### AIM
Count the lines in the records below that contain the string "point", and give only that number.

### LISTING

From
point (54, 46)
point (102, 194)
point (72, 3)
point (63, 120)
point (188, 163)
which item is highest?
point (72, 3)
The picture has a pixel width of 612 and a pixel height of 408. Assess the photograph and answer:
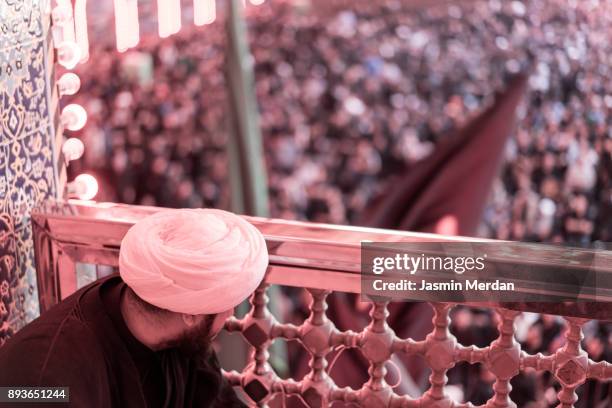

### RESULT OF THE TASK
6